The mission of the North Carolina Biodiversity Project is to compile and share information on the state’s multitude of species. We aim to describe all of what we have in the way of the state’s crickets, moles, ferns, salamanders, moths, mosses, damselflies, and whatever else flies, slithers, bounds, swims, creeps, or grows within North Carolina. In addition to providing lists of all the species verified to occur in the state, we also collect and share data on their distributions, phenologies, habitat associations, and conservation statuses as they exist specifically in our state.
In order to make this information as widely available and as useful as possible, we present it in a series of freely available websites and checklists. Our portal website is located at http://nc-biodiversity.com/ , which includes information on both our group and our individual members. Its main function, however, is to provide a centralized set of links to our other, taxon-focused websites and checklists, as well as links to the websites of other groups that share our aims. From the Butterflies of North Carolina website originally created by Harry LeGrand and Tom Howard to the most recently added Orthoptera of North Carolina, we now have six websites up and running (some still works-in-progress). Checklists covering four additional taxonomic groups are also included and several more websites and lists are in the planning stages.

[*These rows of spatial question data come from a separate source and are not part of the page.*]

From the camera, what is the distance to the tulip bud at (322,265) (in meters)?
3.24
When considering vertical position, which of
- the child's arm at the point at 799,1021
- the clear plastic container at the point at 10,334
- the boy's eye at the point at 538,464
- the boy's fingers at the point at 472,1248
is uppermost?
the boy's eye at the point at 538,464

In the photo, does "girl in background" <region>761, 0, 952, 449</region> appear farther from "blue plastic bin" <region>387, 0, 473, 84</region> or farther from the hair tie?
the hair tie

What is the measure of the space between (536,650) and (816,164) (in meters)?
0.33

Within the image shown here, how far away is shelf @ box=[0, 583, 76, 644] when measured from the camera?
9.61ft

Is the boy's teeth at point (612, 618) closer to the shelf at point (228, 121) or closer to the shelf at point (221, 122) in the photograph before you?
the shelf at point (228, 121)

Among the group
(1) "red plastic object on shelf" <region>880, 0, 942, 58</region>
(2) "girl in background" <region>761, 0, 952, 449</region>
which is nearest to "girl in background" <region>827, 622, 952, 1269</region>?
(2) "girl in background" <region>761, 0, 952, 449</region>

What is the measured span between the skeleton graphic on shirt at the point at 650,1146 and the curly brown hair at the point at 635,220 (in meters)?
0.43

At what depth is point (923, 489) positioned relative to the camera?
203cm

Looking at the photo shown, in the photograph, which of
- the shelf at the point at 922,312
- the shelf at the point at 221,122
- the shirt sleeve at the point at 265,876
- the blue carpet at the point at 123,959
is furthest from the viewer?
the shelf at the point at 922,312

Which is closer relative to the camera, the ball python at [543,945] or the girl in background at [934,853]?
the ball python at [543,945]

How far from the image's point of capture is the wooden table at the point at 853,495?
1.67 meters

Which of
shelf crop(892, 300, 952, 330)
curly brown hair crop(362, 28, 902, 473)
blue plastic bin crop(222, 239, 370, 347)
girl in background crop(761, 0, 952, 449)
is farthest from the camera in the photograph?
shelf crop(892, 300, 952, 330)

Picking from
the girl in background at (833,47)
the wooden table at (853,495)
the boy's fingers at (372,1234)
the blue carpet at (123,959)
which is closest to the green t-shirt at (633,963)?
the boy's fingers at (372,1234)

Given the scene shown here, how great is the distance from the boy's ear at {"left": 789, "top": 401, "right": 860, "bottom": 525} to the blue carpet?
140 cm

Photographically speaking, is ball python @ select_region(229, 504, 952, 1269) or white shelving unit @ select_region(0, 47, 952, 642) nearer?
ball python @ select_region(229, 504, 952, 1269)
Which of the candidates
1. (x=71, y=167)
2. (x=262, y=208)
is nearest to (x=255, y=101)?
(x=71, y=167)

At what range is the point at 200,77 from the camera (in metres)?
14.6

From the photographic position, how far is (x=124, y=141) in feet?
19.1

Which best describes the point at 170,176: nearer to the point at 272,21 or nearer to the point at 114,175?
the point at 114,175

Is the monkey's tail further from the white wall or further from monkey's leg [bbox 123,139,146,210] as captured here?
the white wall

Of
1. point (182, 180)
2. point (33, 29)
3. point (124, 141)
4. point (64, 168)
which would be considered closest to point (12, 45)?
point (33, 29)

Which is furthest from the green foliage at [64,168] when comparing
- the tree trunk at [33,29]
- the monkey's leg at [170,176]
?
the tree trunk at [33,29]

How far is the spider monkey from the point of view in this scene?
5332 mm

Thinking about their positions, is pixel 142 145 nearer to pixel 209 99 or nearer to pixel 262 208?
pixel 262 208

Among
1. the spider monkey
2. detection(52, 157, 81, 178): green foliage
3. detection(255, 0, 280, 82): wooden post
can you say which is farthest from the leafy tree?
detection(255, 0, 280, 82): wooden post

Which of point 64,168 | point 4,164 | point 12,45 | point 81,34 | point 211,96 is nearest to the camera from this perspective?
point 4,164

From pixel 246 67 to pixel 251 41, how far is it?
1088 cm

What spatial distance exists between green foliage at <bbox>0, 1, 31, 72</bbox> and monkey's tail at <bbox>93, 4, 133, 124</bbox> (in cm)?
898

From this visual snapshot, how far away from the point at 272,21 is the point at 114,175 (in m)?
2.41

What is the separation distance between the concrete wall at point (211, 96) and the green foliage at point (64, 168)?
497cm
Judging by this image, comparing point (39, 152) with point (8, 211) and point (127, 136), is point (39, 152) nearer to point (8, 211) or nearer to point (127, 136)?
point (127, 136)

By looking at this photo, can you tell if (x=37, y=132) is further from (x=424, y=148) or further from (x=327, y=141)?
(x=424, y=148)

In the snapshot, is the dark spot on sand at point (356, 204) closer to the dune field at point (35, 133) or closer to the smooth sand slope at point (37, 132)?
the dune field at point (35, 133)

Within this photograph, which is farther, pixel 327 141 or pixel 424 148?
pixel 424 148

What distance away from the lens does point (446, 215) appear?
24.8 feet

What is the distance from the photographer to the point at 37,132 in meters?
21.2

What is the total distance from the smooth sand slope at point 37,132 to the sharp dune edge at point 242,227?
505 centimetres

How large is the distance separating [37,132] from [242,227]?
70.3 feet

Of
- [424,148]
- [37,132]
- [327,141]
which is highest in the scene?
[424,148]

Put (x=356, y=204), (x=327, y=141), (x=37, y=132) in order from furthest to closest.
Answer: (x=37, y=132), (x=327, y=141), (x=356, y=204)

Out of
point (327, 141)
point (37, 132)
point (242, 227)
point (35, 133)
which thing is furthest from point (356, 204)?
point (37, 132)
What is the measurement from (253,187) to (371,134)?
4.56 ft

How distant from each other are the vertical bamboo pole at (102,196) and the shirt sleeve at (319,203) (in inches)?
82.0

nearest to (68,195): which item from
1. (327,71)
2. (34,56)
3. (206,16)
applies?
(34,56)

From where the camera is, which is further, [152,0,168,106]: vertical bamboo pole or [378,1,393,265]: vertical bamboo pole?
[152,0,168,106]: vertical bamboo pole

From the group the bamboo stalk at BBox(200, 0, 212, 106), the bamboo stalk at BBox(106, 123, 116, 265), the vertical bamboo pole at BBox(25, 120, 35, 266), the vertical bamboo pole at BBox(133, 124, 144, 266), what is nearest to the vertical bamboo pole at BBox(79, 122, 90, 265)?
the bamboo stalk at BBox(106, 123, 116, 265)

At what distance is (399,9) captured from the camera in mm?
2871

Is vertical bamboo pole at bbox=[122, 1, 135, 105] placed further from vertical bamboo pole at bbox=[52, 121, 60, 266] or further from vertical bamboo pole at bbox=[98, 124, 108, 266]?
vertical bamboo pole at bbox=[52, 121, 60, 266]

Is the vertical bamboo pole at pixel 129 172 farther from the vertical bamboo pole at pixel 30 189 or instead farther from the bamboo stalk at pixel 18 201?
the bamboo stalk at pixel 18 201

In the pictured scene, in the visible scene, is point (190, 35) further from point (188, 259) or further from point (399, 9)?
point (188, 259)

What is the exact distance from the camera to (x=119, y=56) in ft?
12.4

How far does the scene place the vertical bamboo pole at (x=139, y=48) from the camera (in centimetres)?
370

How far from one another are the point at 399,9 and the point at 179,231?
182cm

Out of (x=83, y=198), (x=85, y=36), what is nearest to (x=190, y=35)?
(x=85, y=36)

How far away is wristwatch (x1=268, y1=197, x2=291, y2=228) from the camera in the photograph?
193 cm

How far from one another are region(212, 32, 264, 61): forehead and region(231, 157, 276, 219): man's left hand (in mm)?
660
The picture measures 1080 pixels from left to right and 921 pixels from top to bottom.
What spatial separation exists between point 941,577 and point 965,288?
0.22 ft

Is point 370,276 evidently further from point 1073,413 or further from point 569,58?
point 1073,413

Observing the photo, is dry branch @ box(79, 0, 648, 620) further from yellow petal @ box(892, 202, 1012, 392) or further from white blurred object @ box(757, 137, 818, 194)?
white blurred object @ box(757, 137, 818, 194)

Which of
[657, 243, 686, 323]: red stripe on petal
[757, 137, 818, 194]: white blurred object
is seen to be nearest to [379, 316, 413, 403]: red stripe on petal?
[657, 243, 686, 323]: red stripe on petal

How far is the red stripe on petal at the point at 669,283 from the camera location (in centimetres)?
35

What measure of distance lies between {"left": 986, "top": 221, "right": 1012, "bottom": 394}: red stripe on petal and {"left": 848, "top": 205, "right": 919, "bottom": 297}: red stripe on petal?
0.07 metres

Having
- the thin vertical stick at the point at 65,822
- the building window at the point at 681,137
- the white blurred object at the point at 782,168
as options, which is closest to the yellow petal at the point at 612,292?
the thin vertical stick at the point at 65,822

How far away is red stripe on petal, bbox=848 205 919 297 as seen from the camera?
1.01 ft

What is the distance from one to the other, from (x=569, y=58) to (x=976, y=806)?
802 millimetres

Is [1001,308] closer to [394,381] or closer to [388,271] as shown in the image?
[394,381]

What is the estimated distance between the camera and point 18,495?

As outlined in our mission statement (see About the NCBP on our website), we hope to serve the interests of the scientific and conservation communities by providing as accurate and useful a set of records as possible. We also hope to enlist the general public as much as we can, both as a source of new information on species’ occurrences – several of our websites now allow online submission of records -- and as a critical base of support for conserving the state’s wondrous diversity of species and ecosystems. “Leave me the birds and the bees, Please”, as Joni Mitchell urged, but also the Venus Flytraps, Venus Flytrap Moths, Stygian Shadowdragons, Eastern Small-footed Bats, Rock-loving Coverts, Rock Gnome Lichens … the list is long!